Russian Equities Weekly June 21–25, 2021: Industrial production accelerates

Russian equity market dynamics

Last week, the Russian equity market underperformed the broader emerging market (EM) index by 0.2%.

This was mainly due to a Russia-specific factor, namely the incident in which Russian forces fired warning shots towards a British vessel that Russia believed to have entered Russian waters. The UK denies any violation, claiming that the waters where the incident occurred belong to Ukraine.

  Week YTD
MSCI Russia 10/40 TR in USD 1.2% 18.1%
MSCI EM index TR in USD 1.4% 7.7%
Excess return -0.2% 10.4%
Due to Russia specific factors* -0.2% 4.8%
Due to difference in sector structure* 0.0% 5.6%
MSCI EM HDY index TR in USD** 0.9% 11.0%
Key commodities***
Oil 3.9% 46.9%
Gold -4.7% -10.8%
RUB/USD 0.8% 2.4%
RUB/EUR 0.1% 4.6%
* See details of methodology at the end of the report

** MSCI Emerging Markets High Dividend Yield Index

*** We use Brent Oil and LBMA Gold price data, in USD terms. Energy weight in the MSCI Russia 10/40 is 37%; gold producers’ weight in the index is 9% (as at the end of May 2021)

Data as of 25 June 2021

TKB Investment Partners (JSC) calculations; Bloomberg

Upside/downside to fair price 3%
Data as of 25 June 2021

TKB Investment Partners (JSC) calculations

Main Russian news

Russia’s industrial production accelerated to 11.8% YoY in May after 7.6% YoY in April. This was mainly due to an increase in the extraction segment to 12.3% YoY from a fall of 1.8% YoY a month earlier. It was the first time since February 2020 that the segment had posted growth. The manufacturing segment accelerated on an annualised basis by 11.4%, which was slower than in April, when it grew by 14.9% YoY.

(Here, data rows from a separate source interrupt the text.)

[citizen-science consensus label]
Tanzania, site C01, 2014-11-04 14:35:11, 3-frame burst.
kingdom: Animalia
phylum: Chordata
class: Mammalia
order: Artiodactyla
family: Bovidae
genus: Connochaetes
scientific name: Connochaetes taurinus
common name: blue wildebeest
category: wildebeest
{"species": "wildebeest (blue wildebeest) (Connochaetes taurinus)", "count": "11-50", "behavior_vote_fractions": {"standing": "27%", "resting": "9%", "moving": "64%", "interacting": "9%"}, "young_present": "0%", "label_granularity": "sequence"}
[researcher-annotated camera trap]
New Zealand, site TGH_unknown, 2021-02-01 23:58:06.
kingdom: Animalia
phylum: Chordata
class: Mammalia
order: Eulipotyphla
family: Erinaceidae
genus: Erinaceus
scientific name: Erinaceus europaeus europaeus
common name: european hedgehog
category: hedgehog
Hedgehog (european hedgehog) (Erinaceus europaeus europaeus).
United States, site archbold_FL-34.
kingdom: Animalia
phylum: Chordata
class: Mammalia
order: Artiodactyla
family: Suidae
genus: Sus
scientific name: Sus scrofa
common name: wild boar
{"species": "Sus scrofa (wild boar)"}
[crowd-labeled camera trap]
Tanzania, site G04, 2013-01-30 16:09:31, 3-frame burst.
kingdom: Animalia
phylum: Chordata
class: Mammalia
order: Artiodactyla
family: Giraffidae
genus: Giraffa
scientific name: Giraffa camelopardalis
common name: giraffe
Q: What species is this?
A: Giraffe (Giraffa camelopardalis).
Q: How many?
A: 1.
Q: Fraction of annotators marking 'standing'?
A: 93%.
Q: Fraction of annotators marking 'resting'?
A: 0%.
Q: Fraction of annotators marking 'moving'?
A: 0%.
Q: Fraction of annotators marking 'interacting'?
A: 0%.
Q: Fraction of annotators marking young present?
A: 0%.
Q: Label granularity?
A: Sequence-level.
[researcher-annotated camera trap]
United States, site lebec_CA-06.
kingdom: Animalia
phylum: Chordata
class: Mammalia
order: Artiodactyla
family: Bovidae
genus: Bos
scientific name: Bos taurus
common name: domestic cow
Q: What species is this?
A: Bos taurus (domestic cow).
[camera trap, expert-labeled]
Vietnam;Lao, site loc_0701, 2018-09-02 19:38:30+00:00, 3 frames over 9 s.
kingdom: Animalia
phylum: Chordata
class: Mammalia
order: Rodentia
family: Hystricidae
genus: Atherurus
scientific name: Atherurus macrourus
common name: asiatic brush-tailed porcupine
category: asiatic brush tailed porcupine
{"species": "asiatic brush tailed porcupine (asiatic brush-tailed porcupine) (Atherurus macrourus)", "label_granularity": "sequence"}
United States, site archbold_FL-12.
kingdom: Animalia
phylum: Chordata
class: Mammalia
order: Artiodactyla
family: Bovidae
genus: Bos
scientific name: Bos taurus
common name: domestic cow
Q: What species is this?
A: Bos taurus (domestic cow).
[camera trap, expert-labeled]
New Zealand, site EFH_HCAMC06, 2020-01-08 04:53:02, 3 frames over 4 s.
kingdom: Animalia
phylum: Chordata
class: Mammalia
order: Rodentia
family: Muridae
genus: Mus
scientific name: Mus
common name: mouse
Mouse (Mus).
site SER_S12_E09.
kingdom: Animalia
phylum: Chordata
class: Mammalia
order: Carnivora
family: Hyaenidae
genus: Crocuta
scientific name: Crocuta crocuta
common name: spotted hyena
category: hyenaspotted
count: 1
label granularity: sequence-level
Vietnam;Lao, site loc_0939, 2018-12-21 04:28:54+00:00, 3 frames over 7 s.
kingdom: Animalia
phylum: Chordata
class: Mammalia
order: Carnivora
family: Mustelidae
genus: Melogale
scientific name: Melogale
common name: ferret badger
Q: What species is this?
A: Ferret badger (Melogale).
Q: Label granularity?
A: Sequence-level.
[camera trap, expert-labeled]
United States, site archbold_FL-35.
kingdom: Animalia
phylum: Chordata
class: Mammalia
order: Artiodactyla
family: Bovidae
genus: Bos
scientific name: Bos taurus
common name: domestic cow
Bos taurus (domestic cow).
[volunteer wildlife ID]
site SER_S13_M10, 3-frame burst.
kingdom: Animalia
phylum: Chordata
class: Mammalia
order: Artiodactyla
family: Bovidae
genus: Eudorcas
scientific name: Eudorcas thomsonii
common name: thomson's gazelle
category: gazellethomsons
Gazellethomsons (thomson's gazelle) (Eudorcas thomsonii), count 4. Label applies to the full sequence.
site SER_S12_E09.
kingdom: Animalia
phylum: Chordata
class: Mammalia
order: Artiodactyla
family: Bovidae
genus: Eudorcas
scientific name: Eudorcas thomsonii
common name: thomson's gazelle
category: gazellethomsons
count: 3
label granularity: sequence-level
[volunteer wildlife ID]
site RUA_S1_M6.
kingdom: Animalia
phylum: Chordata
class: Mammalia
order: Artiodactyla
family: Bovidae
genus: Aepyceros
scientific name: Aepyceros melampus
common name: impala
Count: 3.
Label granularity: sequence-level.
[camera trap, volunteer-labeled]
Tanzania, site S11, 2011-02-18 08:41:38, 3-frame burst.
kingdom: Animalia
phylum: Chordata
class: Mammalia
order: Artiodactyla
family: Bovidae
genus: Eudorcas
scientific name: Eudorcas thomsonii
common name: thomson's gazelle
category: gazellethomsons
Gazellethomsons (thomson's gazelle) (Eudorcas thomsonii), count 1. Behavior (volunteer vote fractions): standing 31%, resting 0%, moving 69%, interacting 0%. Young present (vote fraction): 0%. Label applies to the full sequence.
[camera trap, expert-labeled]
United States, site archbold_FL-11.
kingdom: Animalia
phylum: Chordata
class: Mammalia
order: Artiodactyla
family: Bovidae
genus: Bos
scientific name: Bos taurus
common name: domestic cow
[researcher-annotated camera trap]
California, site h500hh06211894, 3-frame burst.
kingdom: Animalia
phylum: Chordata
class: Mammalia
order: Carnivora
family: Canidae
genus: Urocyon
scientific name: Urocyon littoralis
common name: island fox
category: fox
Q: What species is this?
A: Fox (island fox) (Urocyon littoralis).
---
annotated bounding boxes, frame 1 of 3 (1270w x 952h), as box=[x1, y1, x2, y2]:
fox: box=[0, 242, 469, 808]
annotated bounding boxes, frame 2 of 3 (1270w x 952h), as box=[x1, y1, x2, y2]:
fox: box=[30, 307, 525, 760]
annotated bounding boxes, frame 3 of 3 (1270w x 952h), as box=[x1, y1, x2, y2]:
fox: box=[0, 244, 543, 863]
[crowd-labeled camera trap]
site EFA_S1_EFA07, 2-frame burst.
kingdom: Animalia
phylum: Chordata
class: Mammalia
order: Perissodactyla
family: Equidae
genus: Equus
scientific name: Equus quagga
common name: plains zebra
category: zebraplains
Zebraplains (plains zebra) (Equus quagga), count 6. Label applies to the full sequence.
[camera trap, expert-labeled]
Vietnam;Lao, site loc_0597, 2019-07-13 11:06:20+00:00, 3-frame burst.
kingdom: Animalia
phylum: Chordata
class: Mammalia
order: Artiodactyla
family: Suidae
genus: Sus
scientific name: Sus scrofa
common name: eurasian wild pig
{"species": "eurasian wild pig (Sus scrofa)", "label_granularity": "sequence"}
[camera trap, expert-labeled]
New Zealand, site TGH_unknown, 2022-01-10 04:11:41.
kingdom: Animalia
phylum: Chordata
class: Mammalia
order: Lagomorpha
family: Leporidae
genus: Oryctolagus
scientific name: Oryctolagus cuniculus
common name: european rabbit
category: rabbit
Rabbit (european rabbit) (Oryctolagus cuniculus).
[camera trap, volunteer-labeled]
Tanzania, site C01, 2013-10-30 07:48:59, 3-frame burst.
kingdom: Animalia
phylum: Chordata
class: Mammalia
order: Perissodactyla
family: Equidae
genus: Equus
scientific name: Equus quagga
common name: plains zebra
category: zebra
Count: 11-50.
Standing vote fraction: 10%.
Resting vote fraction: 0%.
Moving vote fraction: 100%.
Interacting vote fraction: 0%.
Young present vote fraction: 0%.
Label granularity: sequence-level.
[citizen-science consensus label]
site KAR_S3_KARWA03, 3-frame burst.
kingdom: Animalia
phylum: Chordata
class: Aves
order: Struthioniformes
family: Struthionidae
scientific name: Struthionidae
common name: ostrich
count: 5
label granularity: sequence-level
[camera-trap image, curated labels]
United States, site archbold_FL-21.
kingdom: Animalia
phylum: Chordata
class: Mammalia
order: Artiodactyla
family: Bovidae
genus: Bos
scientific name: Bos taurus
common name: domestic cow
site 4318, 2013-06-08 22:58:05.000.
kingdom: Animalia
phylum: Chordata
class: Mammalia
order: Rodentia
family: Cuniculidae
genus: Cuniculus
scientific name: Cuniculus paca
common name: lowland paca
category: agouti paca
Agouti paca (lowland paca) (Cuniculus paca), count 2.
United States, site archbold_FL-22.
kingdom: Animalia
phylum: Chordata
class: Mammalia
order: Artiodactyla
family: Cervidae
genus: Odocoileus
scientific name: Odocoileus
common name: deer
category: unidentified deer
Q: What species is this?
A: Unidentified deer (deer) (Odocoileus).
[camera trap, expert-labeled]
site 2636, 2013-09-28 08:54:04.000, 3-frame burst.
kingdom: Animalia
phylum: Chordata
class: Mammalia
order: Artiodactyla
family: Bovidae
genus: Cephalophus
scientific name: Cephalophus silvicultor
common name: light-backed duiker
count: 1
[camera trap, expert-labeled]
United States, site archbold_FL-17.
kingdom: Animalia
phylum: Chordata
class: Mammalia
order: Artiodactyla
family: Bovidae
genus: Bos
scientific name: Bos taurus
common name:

Russia approved new export duties for the metals and mining sector. The new regulations cover a range of goods including steel, ferroalloys, copper, nickel and aluminium. The new duties will consist of the base rate of 15% plus an additional component calculated in US dollars per tonne. The value of this component will depend on the kind of metal or the conversion degree of products in the case of ferrous metals, which would be subject to global price dynamics. The income gained from these duties will be used to compensate for rising metal prices in the local market. The new regulations will enter into force from 1 August and remain so until 31 December 2021. They will only apply to exports to beyond the Eurasian Economic Union.

To watch…

Rosstat is due to publish some key macroeconomic data for May later this week.